== DOCUMENT EXTRACT ==

## Start

It became clear during the 2008 presidential campaign that America was going to have some real trouble handling the prospect of a black president of the United States and a black first lady. Despite hip-hop having defined much of pop culture since the 1980s, a fist bump was all of a sudden unfamiliar: Is it a salute or a “terrorist fist jab?” Cue the disingenuous shrugs.

Coded and blatant racial insults were everywhere during that election season and haven’t abated in the seven years since. Michelle Malkin, herself a woman of color, called Michelle Obama one of her husband Barack’s “cronies of color” in her 2009 book Culture of Corruption: Obama and His Team of Tax Cheats, Crooks, and Cronies. A Fox News Channel graphic colloquially insulted the married mother of two daughters, calling her “Obama’s baby mama.” Another slur came from conservative radio host Rush Limbaugh in 2011, when in the course of lying about the public paying for presidential vacations, he charged the first lady and family with “a little bit of uppity-ism.” There are, of course, many more vitriolic examples.

“Uppity,” translated from thinly-veiled racial code, is meant to describe a black person who doesn’t know her or his place. It is as paternalistic as it is racist, meant to convey that a black person is somehow lower, in need of guidance back to the subjugated existence that makes the dominant caste more comfortable. Heaven forbid one even consider her or himself an equal. Or superior!

It’s a word I’ve been called once to my face, a few times online, and likely more behind my back. Unlike “nigger,” I’ve always felt oddly affirmed by it. It’s a term of hatred, no doubt, but someone who thinks me “uppity” considers my very existence a threat. That’s a good thing. We are threats to them and their detestable worldview, and Michelle Obama’s life, perhaps even more so than Barack’s, is a testament to this.

The first lady reminded us of these insults and slights in a commencement speech on Saturday, all in the context of facing “pressure to live up to the legacy of those who came before you; pressure to meet the expectations of others”—a fitting message for the new graduates of the historically black Tuskegee University in Alabama, where the Tuskegee Airmen, famed black military pilots of World War II, were educated while they trained at nearby Moton Field.

“As potentially the first African American first lady, I was also the focus of another set of questions and speculations; conversations sometimes rooted in the fears and misperceptions of others,” she said during her speech. “Was I too loud, or too angry, or too emasculating? Or was I too soft, too much of a mom, not enough of a career woman?”

These sorts of questions are regularly hurled at women in America, of which the first lady is an avatar of sorts. They have a special appeal to sexists seeking to challenge the manhood of the president, a job that required the kind of fortitude and strength our culture has misguidedly sought to find in a pair of testicles. But given the entirety of Michelle Obama’s experience, we have to consider these narrowing notions in the context of race.

In an essay for The Root last September about the New York Times Arts review, historian Blair L.M. Kelley reminded how deeply rooted the stereotype of the angry, emasculating black woman is:

Beginning in the early 1830s, the first ‘black women’ American audiences saw on the American stage were minstrel ‘Negro wenches.’ Using burned cork and greasepaint to blacken their skin, white men in their performances as black men and women became wildly popular in the mid-19th century. White men used crude drag along with the burned cork to mark black women as grotesque, loudmouthed, masculine and undeserving of the protections afforded to white ‘ladies’ in American society.

## End

== THE TASKS ==
A) Answer these questions using the essay on racial insults aimed at Michelle Obama:
(i) Which radio host charged the first lady and family with "a little bit of uppity-ism," and in what year?
(ii) At which university did the first lady give her Saturday commencement speech?
(iii) According to the passage quoted from Blair L.M. Kelley, starting when did American audiences first see "black women" on the American stage?
B) How many lines in the records contain the word "meters"? Reply with the number only.
The text and the records are unrelated to each other.

== RAW DATA ==
## Start

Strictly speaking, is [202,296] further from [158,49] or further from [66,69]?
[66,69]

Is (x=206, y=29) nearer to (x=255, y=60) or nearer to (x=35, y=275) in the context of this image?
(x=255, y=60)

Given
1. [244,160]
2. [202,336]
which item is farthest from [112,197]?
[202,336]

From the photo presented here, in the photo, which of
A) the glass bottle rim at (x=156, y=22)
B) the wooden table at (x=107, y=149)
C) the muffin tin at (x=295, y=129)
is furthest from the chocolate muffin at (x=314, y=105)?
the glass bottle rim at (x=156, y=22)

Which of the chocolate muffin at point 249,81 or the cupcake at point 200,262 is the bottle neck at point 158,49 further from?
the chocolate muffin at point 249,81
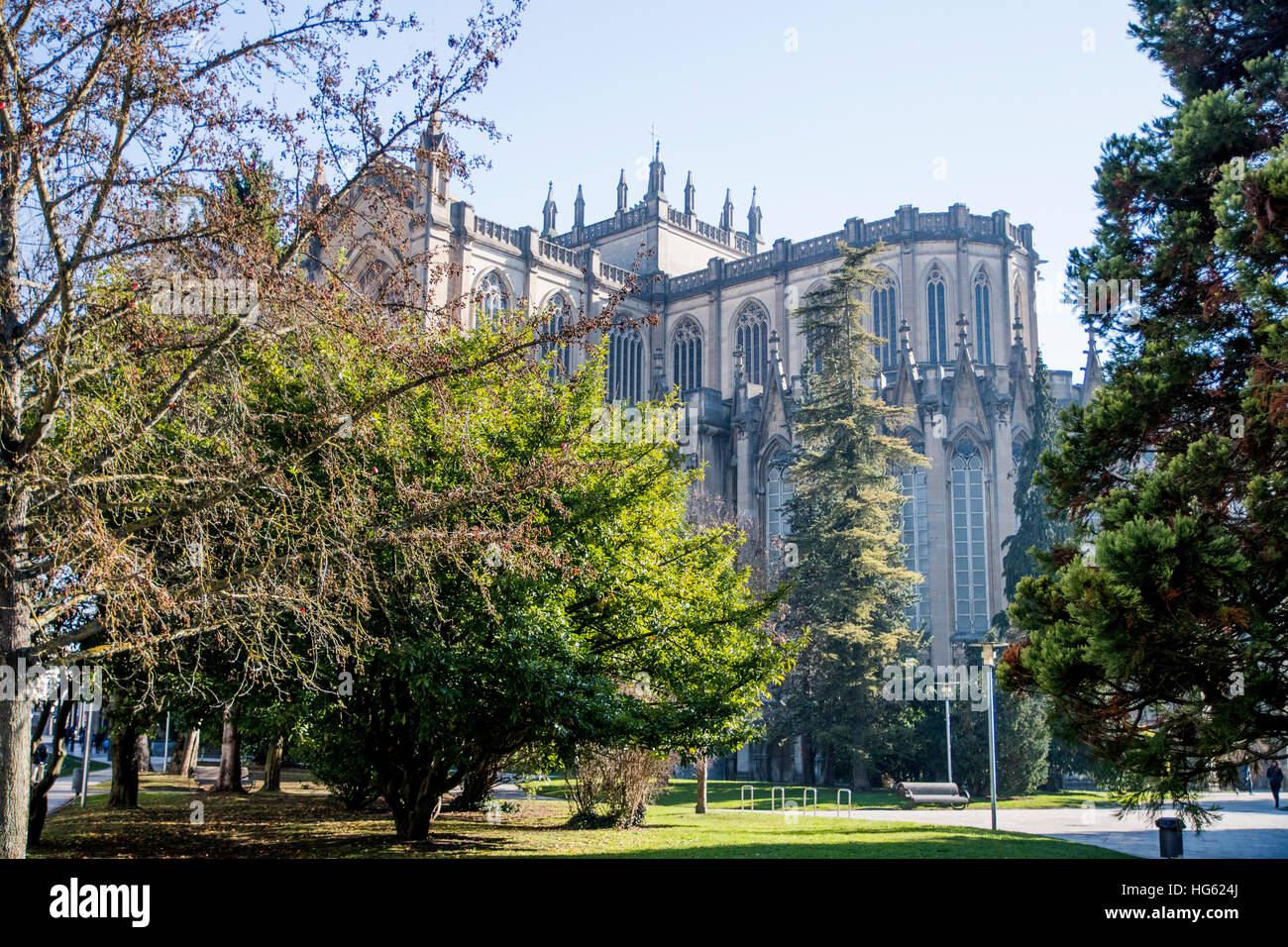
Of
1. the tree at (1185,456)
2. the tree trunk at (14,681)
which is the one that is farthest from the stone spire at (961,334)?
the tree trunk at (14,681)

## End
## Start

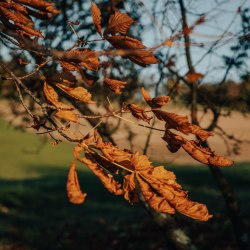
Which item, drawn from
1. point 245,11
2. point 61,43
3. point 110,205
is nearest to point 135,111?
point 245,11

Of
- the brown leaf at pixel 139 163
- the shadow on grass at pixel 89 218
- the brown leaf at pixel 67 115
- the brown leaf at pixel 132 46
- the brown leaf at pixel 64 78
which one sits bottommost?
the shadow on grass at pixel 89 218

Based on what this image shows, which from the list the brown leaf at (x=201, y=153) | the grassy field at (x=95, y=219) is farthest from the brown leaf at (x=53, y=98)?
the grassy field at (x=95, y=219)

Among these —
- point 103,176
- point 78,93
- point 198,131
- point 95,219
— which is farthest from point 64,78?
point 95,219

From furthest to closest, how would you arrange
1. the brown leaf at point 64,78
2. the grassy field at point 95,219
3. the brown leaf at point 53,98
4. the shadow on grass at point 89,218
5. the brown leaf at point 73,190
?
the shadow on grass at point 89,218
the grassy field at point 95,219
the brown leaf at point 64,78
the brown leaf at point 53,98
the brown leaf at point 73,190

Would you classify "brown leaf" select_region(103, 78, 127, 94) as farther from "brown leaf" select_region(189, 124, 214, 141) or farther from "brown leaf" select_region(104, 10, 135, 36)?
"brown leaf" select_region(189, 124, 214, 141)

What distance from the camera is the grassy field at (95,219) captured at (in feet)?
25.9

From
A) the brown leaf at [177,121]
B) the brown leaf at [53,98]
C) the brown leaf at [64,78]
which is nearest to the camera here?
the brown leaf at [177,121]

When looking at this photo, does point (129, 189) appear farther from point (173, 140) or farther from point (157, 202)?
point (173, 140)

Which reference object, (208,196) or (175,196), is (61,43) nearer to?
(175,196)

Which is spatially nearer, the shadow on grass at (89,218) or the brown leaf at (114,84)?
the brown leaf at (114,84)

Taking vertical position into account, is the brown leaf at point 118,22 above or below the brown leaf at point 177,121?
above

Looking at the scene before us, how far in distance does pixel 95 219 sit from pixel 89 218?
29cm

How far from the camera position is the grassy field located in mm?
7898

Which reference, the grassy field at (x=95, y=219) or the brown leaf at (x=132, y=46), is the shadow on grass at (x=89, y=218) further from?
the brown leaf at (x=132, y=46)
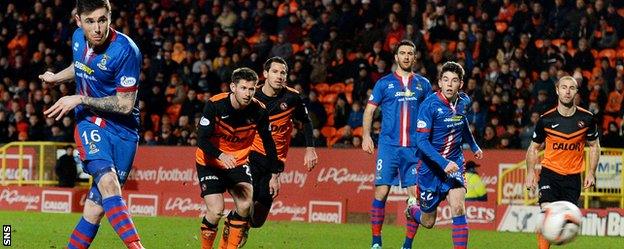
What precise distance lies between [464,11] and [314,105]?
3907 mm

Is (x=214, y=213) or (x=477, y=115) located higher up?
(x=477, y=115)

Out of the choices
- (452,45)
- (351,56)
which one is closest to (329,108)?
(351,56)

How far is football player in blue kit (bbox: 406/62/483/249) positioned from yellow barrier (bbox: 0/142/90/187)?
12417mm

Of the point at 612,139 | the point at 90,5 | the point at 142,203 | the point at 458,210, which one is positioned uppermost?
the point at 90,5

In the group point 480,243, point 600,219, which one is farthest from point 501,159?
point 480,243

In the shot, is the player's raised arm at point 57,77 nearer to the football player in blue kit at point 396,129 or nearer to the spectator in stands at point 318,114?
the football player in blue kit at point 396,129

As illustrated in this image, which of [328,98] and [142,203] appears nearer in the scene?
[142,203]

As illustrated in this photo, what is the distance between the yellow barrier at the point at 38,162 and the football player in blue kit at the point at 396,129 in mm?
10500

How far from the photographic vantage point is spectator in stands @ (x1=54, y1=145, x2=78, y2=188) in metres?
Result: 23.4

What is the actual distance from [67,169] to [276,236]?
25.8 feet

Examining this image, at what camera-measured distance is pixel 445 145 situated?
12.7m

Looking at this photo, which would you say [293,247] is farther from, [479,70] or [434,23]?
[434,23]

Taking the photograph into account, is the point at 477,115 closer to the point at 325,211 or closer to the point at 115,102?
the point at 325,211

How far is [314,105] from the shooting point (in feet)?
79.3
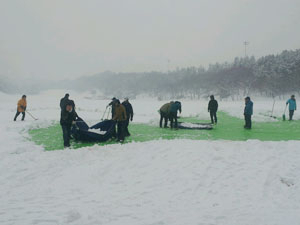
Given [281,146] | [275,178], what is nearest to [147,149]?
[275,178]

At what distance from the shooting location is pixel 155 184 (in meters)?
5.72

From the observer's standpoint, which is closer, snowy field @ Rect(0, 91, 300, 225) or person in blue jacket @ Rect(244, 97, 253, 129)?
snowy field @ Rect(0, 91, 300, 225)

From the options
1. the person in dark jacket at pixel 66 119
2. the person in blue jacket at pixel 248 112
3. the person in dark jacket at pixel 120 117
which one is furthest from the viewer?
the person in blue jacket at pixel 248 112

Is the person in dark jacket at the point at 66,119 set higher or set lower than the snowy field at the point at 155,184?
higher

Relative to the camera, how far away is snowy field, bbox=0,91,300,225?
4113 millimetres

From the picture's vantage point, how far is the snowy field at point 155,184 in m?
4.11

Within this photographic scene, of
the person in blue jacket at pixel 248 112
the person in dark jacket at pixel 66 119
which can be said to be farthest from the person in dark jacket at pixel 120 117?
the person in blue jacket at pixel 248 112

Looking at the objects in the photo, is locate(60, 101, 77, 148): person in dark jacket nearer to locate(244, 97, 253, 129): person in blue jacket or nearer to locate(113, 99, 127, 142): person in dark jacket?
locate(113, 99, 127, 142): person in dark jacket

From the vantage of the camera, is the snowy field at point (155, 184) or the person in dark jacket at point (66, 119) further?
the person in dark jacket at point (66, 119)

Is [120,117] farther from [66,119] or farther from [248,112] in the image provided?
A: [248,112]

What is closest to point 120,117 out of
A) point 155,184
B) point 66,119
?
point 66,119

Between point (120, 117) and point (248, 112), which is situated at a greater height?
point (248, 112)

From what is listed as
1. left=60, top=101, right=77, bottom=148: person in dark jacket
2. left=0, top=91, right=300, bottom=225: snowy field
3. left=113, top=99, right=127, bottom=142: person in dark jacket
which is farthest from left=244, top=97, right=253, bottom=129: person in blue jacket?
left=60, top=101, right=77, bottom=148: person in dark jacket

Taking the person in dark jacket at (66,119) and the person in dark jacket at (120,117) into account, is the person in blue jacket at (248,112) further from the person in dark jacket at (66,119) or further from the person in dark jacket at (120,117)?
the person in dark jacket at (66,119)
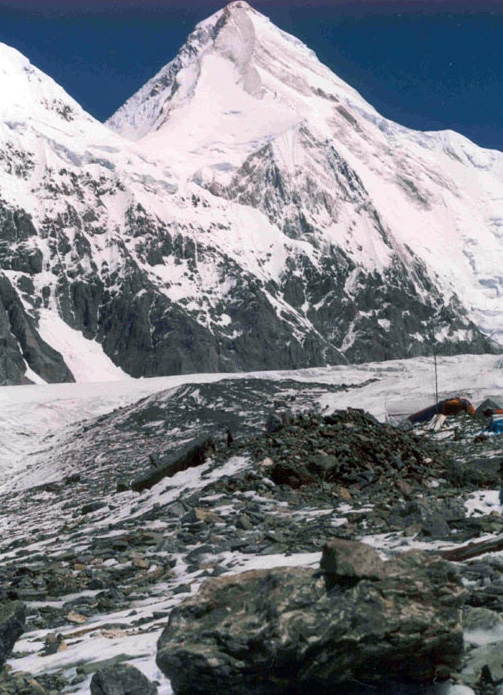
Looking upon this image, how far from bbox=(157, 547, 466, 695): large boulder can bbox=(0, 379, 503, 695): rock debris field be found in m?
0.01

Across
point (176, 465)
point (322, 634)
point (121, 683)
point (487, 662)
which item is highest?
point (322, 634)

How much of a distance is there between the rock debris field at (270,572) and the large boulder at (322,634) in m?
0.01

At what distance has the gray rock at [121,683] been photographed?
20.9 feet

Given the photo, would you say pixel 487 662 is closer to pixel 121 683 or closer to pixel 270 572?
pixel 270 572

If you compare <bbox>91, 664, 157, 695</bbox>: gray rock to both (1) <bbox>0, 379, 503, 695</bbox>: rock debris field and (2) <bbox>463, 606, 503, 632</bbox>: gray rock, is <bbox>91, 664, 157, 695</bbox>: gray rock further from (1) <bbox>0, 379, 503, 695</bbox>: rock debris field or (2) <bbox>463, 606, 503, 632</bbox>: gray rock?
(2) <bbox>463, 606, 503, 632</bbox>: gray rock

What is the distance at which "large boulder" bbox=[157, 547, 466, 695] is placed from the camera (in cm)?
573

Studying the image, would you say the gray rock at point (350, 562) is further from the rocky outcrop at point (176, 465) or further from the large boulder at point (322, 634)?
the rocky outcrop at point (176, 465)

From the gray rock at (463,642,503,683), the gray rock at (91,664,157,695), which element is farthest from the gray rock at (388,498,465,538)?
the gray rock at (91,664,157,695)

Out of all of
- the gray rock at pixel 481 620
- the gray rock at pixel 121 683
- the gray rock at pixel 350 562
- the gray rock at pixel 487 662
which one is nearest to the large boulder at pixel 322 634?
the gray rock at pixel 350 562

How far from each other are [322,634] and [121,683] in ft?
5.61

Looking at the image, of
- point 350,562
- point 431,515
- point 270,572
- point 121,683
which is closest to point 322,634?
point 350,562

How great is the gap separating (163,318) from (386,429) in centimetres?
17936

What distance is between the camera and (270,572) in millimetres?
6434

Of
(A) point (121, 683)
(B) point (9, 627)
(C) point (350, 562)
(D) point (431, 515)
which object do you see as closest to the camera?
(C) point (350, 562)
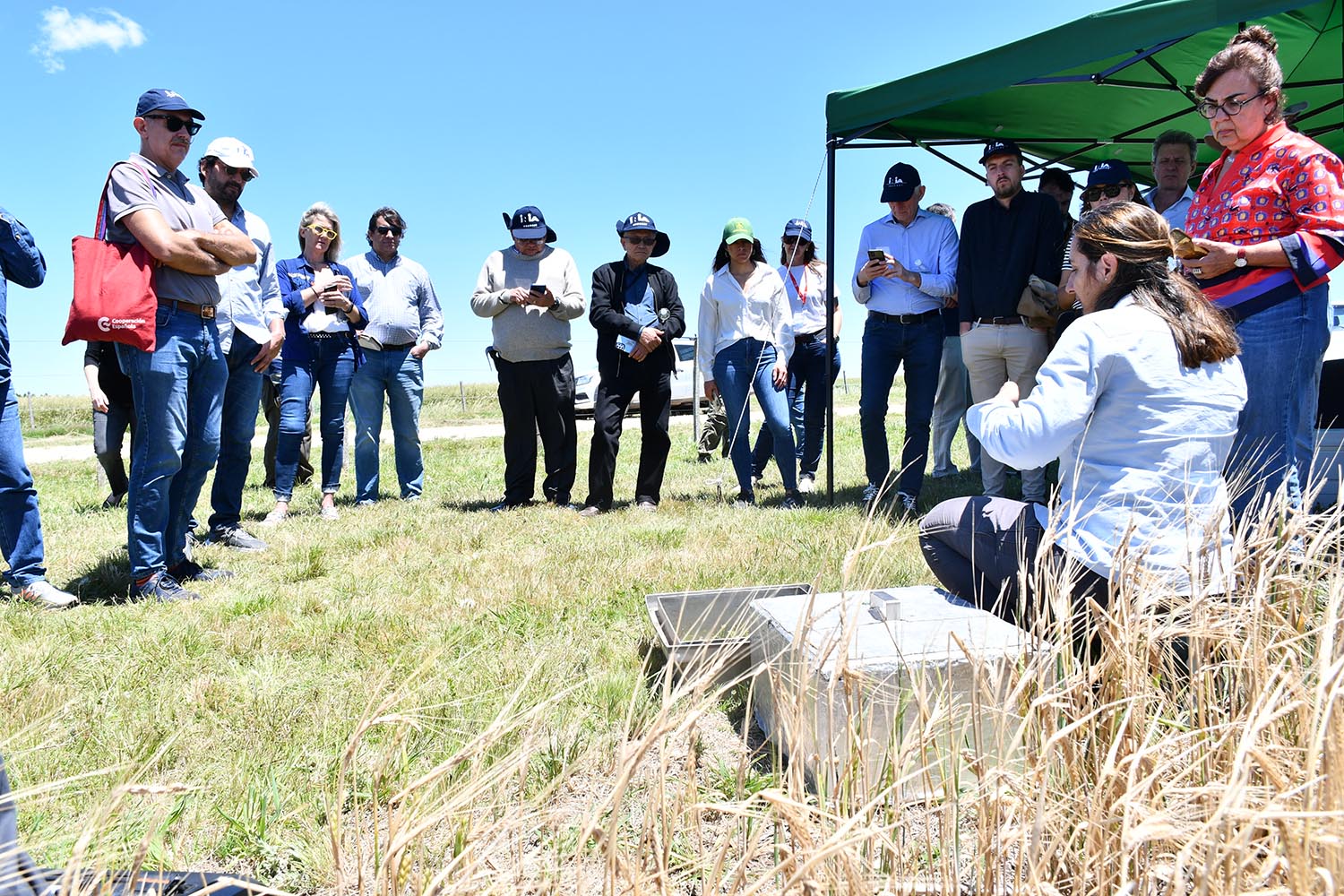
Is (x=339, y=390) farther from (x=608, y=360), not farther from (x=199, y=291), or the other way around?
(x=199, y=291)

## End
## Start

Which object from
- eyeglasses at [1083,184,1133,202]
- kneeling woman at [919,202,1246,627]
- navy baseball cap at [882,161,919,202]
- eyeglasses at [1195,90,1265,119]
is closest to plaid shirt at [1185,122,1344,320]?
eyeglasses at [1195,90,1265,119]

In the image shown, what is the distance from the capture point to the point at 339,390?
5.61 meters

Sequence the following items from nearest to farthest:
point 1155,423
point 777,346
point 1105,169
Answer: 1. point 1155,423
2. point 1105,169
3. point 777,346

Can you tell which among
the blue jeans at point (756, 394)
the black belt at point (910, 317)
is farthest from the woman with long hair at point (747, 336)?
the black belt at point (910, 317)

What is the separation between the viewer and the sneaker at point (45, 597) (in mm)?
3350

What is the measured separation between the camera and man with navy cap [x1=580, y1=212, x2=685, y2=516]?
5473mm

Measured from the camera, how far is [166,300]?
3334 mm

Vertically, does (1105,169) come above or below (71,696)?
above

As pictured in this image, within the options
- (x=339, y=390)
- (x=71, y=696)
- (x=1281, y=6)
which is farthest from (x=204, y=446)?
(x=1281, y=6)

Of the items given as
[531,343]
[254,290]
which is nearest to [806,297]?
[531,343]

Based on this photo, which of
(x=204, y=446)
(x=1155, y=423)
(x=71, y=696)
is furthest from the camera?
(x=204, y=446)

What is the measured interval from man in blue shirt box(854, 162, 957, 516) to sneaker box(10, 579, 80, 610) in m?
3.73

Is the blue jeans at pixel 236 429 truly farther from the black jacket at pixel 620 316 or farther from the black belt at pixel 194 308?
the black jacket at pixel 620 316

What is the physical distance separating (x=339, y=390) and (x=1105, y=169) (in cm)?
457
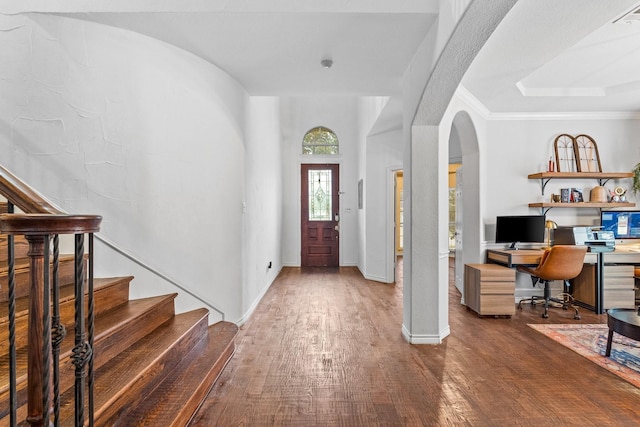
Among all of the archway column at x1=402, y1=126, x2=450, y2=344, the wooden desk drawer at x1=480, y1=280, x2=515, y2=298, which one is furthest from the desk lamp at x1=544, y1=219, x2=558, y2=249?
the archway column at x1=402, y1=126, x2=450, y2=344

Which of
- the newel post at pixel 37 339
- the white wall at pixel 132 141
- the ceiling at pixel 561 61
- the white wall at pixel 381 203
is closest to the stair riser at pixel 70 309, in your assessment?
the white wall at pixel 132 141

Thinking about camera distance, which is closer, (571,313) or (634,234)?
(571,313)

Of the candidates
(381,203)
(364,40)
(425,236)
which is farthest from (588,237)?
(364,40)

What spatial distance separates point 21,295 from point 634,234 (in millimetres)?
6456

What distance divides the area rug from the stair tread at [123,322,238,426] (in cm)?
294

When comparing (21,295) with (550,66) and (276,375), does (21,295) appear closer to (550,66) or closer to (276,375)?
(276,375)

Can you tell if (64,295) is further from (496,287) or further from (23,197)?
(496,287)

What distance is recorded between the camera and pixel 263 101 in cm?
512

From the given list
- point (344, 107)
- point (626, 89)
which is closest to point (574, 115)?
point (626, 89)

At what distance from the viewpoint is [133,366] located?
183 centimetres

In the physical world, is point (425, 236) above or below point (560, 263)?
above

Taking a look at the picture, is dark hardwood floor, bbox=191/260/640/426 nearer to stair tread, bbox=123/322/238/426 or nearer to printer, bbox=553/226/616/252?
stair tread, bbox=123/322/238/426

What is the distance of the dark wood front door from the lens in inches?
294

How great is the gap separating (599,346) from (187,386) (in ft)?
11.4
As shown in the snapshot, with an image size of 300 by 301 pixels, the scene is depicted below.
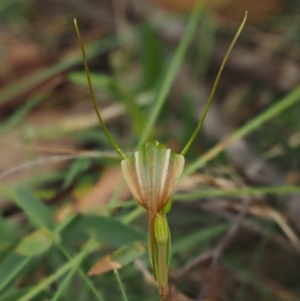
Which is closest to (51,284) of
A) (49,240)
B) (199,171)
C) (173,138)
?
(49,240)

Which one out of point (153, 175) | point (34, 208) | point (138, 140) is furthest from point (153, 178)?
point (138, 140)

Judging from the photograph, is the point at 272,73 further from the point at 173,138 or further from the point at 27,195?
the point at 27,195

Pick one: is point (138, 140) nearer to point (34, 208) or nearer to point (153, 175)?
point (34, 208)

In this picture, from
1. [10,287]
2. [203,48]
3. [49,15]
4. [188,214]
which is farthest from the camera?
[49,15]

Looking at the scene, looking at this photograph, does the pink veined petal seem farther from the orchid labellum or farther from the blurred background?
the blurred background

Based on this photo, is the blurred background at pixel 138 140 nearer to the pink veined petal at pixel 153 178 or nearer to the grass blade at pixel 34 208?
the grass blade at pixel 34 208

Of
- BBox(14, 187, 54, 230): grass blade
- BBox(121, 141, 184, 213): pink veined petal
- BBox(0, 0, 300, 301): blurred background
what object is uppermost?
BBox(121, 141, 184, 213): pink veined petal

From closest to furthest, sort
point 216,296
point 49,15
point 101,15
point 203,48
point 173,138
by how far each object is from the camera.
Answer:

## End

== SET OF ANSWERS ==
A)
(i) Rush Limbaugh, in 2011.
(ii) Tuskegee University in Alabama.
(iii) Beginning in the early 1830s.

B) 2